What is expected » Could you copy the data word for word, starting at the line that contains "Which is furthest from the point" and continuing through the end of the data?

Excerpted records »
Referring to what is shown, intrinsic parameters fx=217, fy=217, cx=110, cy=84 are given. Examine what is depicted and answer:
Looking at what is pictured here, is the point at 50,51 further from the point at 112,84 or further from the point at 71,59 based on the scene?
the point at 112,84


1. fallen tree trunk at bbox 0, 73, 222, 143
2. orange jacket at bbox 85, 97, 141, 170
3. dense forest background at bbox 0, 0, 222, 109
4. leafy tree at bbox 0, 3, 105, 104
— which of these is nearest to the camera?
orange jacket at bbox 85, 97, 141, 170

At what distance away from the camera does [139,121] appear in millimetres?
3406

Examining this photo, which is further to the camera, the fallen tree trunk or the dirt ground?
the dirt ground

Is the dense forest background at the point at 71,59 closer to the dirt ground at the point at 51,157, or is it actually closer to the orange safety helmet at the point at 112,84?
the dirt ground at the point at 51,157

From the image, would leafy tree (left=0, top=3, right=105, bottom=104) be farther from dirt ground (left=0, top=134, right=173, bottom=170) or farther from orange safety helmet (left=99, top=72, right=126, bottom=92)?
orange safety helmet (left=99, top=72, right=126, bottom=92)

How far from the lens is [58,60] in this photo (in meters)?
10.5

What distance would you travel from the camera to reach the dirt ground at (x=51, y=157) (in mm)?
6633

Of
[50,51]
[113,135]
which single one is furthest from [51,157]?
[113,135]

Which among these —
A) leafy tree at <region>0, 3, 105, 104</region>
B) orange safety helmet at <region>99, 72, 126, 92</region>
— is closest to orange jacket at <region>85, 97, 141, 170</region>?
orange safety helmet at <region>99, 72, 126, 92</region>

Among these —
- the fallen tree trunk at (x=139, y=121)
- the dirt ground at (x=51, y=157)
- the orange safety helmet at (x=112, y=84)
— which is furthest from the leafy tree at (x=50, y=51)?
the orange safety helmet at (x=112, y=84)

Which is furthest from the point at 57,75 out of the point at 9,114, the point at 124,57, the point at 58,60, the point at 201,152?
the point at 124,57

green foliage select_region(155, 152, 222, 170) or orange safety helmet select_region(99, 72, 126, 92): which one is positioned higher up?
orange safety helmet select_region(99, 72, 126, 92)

The response »
Which is furthest from the point at 57,75 out of the point at 9,114, the point at 124,57, the point at 58,60, the point at 201,152?
the point at 124,57

green foliage select_region(155, 152, 222, 170) or orange safety helmet select_region(99, 72, 126, 92): which one is positioned higher up?
orange safety helmet select_region(99, 72, 126, 92)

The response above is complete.